4% of the roasted material obtained was from the bed, 6% from the electrostatic precipitator and the remainder of 90% withdrawn from the hot dust collector. Contained after union the product 60.2% zinc, 16.4% iron, 0.2% sulphide sulfur, 0.6% sulphate sulfur, and the ferritization ratio was 0.312. The content of soluble. Zinc, for sure according to a standard leach test, was 55.1% or 91.4% of the total zinc content. That The gas emerging from the roasting chamber contained 5.5% free oxygen.

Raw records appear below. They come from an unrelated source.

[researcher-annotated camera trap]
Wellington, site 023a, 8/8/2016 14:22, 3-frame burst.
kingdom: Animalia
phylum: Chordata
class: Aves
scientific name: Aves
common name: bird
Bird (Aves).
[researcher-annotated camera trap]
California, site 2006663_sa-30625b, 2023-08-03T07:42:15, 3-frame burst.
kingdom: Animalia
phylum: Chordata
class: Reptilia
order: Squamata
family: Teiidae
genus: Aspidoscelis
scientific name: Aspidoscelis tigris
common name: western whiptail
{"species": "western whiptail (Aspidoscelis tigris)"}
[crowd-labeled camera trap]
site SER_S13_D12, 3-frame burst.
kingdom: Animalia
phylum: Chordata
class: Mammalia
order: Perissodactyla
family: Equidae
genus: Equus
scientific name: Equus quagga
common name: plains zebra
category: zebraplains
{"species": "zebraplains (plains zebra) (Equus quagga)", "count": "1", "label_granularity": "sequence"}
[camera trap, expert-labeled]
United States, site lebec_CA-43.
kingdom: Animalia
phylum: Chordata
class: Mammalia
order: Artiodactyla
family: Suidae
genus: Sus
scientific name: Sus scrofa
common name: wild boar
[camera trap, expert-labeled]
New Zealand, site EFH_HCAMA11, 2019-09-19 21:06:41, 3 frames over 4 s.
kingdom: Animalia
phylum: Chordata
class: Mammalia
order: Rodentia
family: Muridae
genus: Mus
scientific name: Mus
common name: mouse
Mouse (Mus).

Example 2 In the same plant as in Example 1, a zinc flotation concentrate was produced with 55.0% Zn, 8.9% Fe and 33.4% S, the values apply to the dried sample with a moisture content of 6.61 / o, of which 88.2% has a grain size below 0.4 mm, 95% had a grain size below 0.15 mm and 5% had a grain size over 0.15 mm, 28 hours long introduced at a rate of 12.01 kg / min. Air became with one Speed of 23.60 Nm3 / min upwards in a fluidized bed of 1.14 m height and a density of 1.20 g / cm3. The temperature of the bed was injected held by 1.36 kg of water per minute at 857 ° C. Recycle gas was with a Introduced into the suspension zone at a speed of 13.15 Nm3 / min. The temperature in the suspension zone was 2.44 m above the grid 857 ° C, had a maximum value of 940 ° C 8.84 m above the grille and was 910 ° C at the inlet of the dust collector. The total pressure drop in the bed was 317 cm of water and 13.9 in the dust collector cm water column. From the bed 4%, from the electrical gas cleaning 6% and 90% of the roasted zinc ore is deducted from the dust collector. That contained zinc oxide a total of 65.911 / o zinc, 61.8% soluble zinc, 10.8% Fe, 0.10% sulphide sulfur and 0.62% sulfate sulfur and had a ferritization ratio of 0.380 and one 93.4% leachability.

Claims (3)

Claims: 1. Process for the production of roasting blends from ferrous Zinc sulfide ore containing 40 to 95 percent by weight in the form of particles below 0.15 mm (100 mesh) and otherwise in the form of particles no larger than 0.63 cm, using a fluidized bed maintained at a temperature of 815 to 900 ° C, with fresh ore in the fluidized bed at a point 15 to 90 cm above the floor surface of the bed is fed, oxygen-containing gas is passed through the fluidized bed so that particles of roasted ore are carried along and carried out of the bed be, the roasted ore particles through a free space above the bed, its Volume is at least equal to seven times the volume of the fluidized bed, performed and zinc oxide from both the gas containing the roasted ore and from the fluidized bed is withdrawn, d a d u r c h marked that the oxygen-containing Gas is passed through the fluidized bed at such a rate that practical any particles less than 0.15 mm (100 mesh) in size will be entrained by the gas and the oxidation of the entrained particles in the free space, which is at least is kept in part at a temperature of 900 to 955 ° C, is terminated and that at least 75 percent by weight, and preferably at least 90 percent by weight of the roasted ore particles entrained by the gas at a temperature of at least 790 ° C, preferably 815 to 930 ° C, are separated from the gas. 2. Procedure according to claim 1, characterized in that the temperature of the fluidized bed by Introduce water directly into the bed and increase the temperature of the free space through it Introducing recirculated cooler gas into this space is controlled. 3. Procedure according to claim 2, characterized in that the gas after at least 90% of the Roasted ore separated from it is cooled by passing it through a boiler conducts, and that the remainder of the fines of roasted ore recovered in the gas by passing the gas through an electrostatic precipitator. Considered Publications: German Auslegeschrift No. 1029157; British Patent No. 645,977; Chim. Ing. Techn., 1957, p. 565; Chemical Engineering Progress, 1953, pp. 532.